[What the task requires]
Print, in exact form, the lines below from the one containing "scientific name: Mephitis mephitis" through the one containing "scientific name: Cervidae", and omit all others.

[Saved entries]
· · ·
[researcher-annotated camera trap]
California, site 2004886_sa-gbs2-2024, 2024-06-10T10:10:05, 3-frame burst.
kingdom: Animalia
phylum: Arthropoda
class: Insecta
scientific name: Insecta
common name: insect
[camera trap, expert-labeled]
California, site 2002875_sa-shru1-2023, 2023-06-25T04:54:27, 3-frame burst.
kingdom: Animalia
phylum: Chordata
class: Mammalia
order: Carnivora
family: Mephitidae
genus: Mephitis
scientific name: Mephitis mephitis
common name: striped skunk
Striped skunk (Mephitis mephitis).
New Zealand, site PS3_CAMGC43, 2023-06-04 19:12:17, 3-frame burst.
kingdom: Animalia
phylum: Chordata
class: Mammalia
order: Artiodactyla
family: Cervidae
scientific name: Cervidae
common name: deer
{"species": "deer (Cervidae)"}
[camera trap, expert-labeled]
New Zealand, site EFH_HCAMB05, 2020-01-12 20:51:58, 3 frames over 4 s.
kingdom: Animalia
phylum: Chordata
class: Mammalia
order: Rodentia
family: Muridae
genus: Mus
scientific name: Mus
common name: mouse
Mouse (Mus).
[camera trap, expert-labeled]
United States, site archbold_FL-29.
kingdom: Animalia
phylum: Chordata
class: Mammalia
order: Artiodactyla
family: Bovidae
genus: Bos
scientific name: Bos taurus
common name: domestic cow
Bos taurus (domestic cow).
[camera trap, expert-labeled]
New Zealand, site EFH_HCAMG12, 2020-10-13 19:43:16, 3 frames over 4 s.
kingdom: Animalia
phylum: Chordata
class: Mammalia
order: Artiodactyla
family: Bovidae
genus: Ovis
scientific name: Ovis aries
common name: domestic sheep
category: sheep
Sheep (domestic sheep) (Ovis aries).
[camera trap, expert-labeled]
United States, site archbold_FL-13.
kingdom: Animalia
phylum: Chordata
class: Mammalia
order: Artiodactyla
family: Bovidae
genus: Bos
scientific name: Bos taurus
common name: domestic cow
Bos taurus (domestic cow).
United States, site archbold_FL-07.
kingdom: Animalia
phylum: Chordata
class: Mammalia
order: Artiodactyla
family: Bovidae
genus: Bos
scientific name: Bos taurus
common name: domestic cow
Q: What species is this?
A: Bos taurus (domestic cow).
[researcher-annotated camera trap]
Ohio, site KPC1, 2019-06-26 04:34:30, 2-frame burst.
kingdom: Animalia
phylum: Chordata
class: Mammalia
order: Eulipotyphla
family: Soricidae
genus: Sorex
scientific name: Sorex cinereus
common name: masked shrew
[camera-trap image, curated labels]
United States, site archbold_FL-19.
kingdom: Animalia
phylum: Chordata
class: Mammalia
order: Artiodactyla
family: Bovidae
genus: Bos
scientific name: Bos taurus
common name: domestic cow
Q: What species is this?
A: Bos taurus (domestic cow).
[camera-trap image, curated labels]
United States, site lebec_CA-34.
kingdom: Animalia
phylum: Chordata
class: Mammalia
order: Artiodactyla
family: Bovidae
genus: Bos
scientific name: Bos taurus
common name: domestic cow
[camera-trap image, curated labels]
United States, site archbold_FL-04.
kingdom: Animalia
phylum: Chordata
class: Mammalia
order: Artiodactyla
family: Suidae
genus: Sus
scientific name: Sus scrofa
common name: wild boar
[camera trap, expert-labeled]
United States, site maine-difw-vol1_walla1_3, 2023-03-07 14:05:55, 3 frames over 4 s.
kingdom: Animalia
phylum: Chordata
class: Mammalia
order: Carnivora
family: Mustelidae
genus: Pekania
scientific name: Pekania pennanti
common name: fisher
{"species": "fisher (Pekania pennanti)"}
· · ·
[The answer]
scientific name: Mephitis mephitis
common name: striped skunk
Striped skunk (Mephitis mephitis).
New Zealand, site PS3_CAMGC43, 2023-06-04 19:12:17, 3-frame burst.
kingdom: Animalia
phylum: Chordata
class: Mammalia
order: Artiodactyla
family: Cervidae
scientific name: Cervidae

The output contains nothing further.